I tried the following to write the workspace variable in NetCDF file,

header = [‘x’, ‘y’, ‘z’, ‘0.2s’, ‘0.4s’, ‘0.6s’, ‘0.8s’, ‘1.0s’]
time = [0.2 0.4 0.6 0.8 1.0];
mydata = rand(10,8) %first 3 columns (x,y,z) coordinates next 5 time series data at 0.2,0.4,0.6,0.8,1 seconds

% define mode
ncid = netcdf.create(‘myfile.nc’,‘CLOBBER’);
dimid = netcdf.defDim(ncid,‘my_dim’,length(time))
varid = netcdf.defVar(ncid,‘time’,‘NC_BYTE’,dimid)
netcdf.endDef(ncid)

% data mode
netcdf.putVar(ncid,varid,time)
netcdf.close(ncid)

% verify
ncid2 = netcdf.open(‘myfile.nc’,‘NC_NOWRITE’);
x = netcdf.getVar(ncid2,0);
whos x
netcdf.close(ncid2)

I have created a 1D variable time of dimension 1 x nt (nt=5) that’s monotonically increasing. I’m still trying to figure out
how to add the attribute units to time.

Could you please suggest how the coordinates (x,y,z) must be specified ? Should the dimesion be a 3 x np (np= no. of points in the grid) variable? And how the filed data should be specified? Should the dimension be np x nt variable?

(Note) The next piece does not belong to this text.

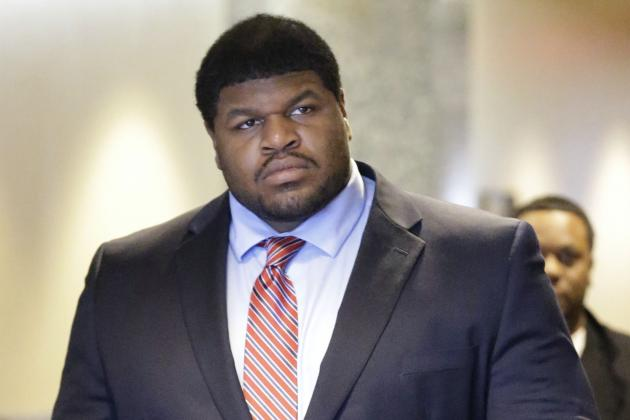 "Jerry Jones Expects Decision on Josh Brent Suspension ""imminently"""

It’s been a long time since I’ve done any real programming with netCDF, and never from Matlab, but I think you need to use the putAtt method.

netcdf.putAtt(ncid, varid, 'units', 'seconds')

Also, the name of the dimension has to match the name of the variable. So both the dimension and the variable need to be named time. (Currently you have the dimension named my_dim.)

Also, I think you need to use either NC_FLOAT or NC_DOUBLE instead of NC_BYTE for your call to defVar. The NC_BYTE type of variable can only hold integers, not fractions like 0.2.

Create three additional dimensions named (such as) x, y, and z. Make the variable that stores the actual data be 4 dimensional and, if I remember correctly, the order of the dimensions should be time, z, y, x. ParaView will recognize this as a 3 dimensional, axis-aligned grid that changes over time. You can specify the coordinates along each axis by creating corresponding x, y, and z variables for each dimension and putting the locations there.